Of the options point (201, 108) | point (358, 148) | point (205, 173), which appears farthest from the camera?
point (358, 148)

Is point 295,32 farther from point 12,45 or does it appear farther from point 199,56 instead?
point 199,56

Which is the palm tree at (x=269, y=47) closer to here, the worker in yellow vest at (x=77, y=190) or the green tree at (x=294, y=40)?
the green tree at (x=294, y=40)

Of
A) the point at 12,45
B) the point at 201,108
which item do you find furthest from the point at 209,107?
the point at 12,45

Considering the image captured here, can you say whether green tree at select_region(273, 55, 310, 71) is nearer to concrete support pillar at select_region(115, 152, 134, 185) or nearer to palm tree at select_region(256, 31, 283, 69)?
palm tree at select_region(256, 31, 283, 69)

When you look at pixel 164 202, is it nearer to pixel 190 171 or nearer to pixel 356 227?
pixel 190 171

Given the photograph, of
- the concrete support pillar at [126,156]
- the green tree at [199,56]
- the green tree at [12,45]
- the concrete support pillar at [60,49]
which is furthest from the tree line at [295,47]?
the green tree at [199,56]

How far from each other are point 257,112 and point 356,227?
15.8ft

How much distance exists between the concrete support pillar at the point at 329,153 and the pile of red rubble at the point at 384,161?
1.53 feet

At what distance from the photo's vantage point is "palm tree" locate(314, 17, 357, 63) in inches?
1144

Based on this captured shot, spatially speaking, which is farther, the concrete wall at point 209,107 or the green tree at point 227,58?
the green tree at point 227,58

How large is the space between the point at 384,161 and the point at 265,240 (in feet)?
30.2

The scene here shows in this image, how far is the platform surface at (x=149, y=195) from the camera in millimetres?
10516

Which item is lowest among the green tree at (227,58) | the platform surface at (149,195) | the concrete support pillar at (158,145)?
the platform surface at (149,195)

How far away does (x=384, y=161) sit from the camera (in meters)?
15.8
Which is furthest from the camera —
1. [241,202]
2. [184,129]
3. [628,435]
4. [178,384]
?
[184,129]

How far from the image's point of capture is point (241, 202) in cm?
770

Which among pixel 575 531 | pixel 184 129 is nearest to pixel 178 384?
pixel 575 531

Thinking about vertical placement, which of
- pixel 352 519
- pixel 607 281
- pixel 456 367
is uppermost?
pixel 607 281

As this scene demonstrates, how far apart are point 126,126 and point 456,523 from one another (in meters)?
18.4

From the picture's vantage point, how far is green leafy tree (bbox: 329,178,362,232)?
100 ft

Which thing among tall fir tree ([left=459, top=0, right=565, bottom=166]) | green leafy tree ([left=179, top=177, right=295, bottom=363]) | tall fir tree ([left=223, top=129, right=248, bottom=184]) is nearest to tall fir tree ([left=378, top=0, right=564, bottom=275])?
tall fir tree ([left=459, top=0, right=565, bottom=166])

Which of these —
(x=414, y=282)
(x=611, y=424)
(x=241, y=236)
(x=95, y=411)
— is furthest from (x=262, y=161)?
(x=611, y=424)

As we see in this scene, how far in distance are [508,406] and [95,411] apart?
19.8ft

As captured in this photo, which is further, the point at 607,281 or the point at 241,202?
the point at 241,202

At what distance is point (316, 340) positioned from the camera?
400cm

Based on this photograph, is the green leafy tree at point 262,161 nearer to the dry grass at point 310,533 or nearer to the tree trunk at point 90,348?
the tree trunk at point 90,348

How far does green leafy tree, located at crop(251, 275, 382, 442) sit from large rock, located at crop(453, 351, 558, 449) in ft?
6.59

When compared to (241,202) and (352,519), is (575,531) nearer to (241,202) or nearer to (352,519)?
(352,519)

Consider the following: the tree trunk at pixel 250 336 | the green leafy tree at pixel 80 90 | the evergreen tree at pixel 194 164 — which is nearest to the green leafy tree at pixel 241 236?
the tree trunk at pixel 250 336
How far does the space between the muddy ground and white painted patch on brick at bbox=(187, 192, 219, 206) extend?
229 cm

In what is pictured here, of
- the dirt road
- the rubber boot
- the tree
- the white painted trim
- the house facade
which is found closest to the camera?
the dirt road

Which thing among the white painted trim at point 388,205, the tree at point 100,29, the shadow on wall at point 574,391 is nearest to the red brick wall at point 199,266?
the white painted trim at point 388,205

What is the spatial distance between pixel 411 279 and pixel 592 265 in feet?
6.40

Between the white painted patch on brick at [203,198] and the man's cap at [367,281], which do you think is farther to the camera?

◇ ◇ ◇ ◇ ◇ ◇ ◇

Task - Quote exactly the line containing "As we see in" and every later line through the end of the listing, and no other lines.

Output below -
As we see in this scene, how far in distance are [508,406] and [95,411] apart?
19.8ft

As captured in this photo, which is further, the point at 607,281 or the point at 241,202?
the point at 241,202

At what distance is point (316, 340) positioned from the camera?
400cm

Based on this photograph, is the green leafy tree at point 262,161 nearer to the dry grass at point 310,533 or nearer to the tree trunk at point 90,348?
the tree trunk at point 90,348

How far does green leafy tree, located at crop(251, 275, 382, 442) sit from large rock, located at crop(453, 351, 558, 449) in ft?
6.59

When compared to (241,202) and (352,519), is (575,531) nearer to (241,202) or nearer to (352,519)?
(352,519)

Consider the following: the tree trunk at pixel 250 336 | the green leafy tree at pixel 80 90 | the evergreen tree at pixel 194 164 — which is nearest to the green leafy tree at pixel 241 236?
the tree trunk at pixel 250 336
How far does the space between the muddy ground and white painted patch on brick at bbox=(187, 192, 219, 206) extend?
229 cm

In what is pictured here, of
- the dirt road
- the rubber boot
- the tree
- the white painted trim
- the house facade
which is found closest to the camera?
the dirt road

Which thing among the white painted trim at point 388,205, the tree at point 100,29, the shadow on wall at point 574,391 is nearest to the red brick wall at point 199,266?
the white painted trim at point 388,205

What is the spatial distance between pixel 411 279 and pixel 592 265 in feet?
6.40

Between the white painted patch on brick at [203,198] and the man's cap at [367,281], which do you think is farther to the camera?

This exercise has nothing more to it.